WHAT IS BEING ASKED →
Please update the data starting with the line that contains "In considering" and going on through the line that contains "which is farthest from green", replacing "gray siding" with "tan siding". Return only those lines, with nothing else changed.
>> Begin RECORDS PROVIDED
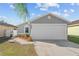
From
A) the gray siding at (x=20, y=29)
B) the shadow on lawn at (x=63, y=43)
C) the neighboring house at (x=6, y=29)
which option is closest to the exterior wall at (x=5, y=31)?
the neighboring house at (x=6, y=29)

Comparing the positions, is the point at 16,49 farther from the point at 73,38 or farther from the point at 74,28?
the point at 74,28

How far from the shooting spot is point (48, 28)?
782cm

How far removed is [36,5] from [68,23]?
3.65ft

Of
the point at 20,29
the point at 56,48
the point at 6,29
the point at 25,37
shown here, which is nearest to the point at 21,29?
the point at 20,29

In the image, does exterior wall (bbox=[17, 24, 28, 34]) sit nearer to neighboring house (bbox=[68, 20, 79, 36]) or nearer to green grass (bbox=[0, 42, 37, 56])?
green grass (bbox=[0, 42, 37, 56])

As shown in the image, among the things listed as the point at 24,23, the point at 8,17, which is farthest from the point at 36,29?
the point at 8,17

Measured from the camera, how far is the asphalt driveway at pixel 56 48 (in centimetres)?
768

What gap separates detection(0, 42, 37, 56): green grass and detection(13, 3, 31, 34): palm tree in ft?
2.58

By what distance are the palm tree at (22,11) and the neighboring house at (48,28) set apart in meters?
0.19

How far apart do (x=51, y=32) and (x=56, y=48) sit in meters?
0.50

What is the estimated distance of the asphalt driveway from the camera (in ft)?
25.2

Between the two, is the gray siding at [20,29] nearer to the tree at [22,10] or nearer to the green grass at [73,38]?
the tree at [22,10]

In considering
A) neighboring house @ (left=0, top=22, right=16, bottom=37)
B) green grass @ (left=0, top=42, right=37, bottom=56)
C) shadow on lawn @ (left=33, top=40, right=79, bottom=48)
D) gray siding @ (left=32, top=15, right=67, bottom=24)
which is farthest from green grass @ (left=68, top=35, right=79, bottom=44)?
neighboring house @ (left=0, top=22, right=16, bottom=37)

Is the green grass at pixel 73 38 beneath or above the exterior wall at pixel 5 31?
beneath
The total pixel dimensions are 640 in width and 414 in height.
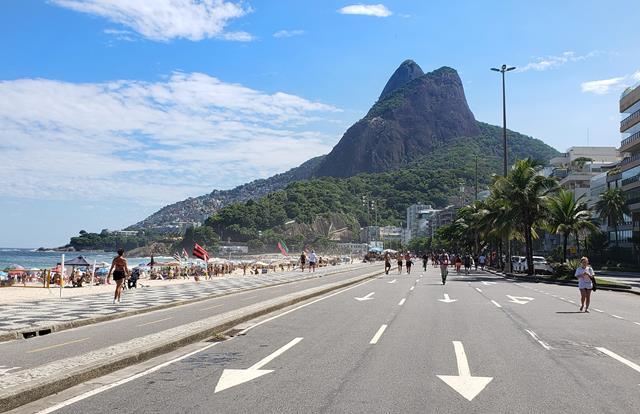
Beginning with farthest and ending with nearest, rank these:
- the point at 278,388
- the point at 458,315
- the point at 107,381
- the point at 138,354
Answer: the point at 458,315 < the point at 138,354 < the point at 107,381 < the point at 278,388

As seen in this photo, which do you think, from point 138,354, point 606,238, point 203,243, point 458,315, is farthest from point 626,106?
point 203,243

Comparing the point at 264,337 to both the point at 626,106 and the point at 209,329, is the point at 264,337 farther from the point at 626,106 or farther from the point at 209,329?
the point at 626,106

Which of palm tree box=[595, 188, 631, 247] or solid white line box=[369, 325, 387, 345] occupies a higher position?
palm tree box=[595, 188, 631, 247]

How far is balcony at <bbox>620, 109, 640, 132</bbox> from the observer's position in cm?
6200

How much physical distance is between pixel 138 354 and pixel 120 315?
831cm

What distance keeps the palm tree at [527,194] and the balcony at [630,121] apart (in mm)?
24530

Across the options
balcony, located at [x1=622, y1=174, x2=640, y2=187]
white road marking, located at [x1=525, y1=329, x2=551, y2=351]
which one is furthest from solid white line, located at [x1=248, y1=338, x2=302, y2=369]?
balcony, located at [x1=622, y1=174, x2=640, y2=187]

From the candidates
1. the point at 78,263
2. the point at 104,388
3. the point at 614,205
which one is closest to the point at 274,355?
the point at 104,388

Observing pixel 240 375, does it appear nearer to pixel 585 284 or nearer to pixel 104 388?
pixel 104 388

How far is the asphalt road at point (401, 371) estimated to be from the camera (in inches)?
263

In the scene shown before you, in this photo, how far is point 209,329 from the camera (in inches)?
480

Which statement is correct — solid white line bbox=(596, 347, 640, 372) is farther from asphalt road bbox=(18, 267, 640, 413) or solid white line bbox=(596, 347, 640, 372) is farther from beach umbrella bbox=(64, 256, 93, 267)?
beach umbrella bbox=(64, 256, 93, 267)

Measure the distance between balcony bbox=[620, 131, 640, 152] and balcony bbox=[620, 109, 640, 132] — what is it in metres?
1.15

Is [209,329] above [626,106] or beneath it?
beneath
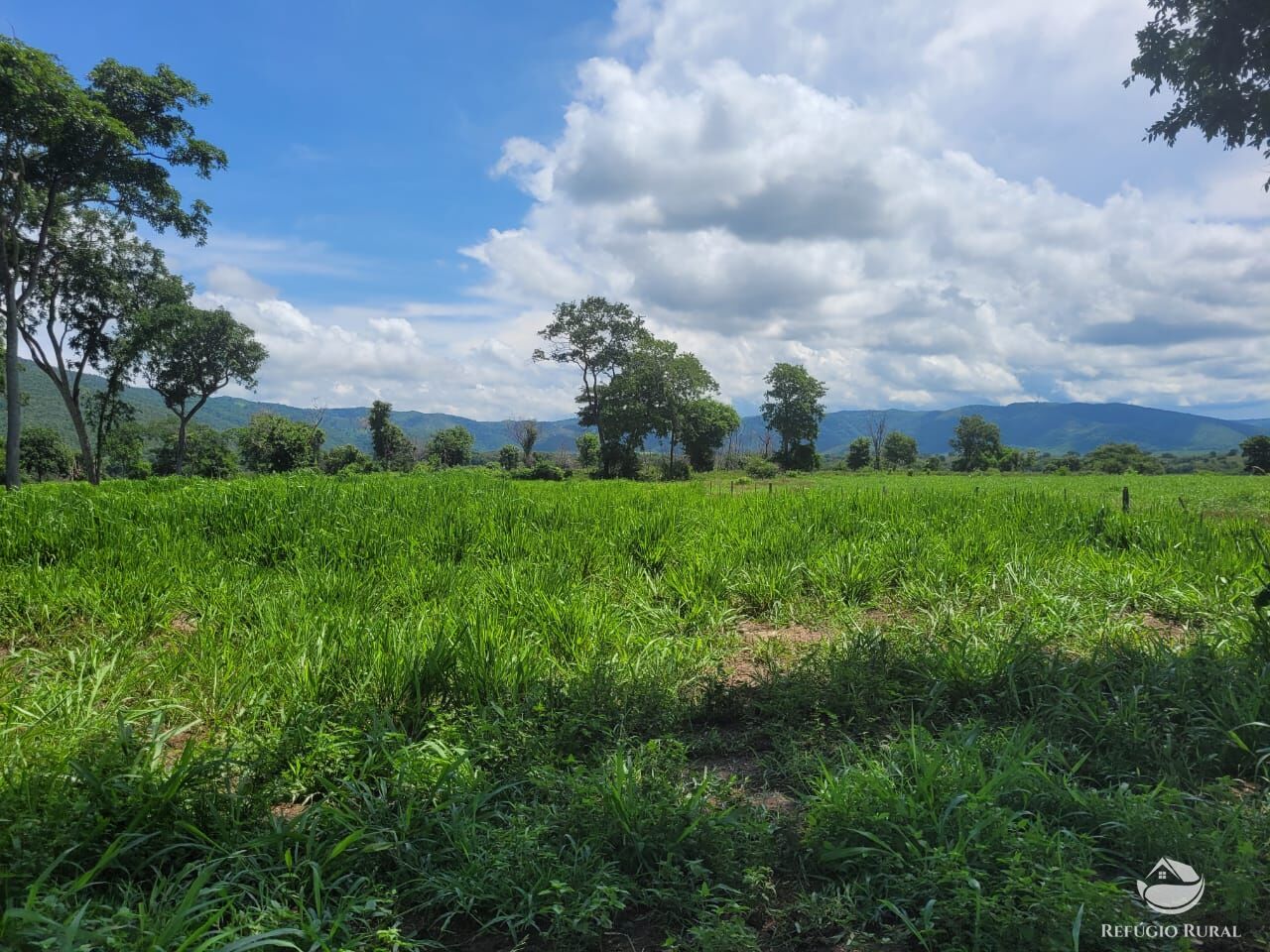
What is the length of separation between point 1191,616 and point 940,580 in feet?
>> End RECORDS PROVIDED
EXERCISE ANSWER →
In considering
A) neighboring house @ (left=0, top=22, right=16, bottom=37)
B) green grass @ (left=0, top=42, right=37, bottom=56)
C) shadow on lawn @ (left=33, top=40, right=79, bottom=48)
D) tan siding @ (left=32, top=15, right=67, bottom=24)
which is farthest from green grass @ (left=68, top=35, right=79, bottom=44)?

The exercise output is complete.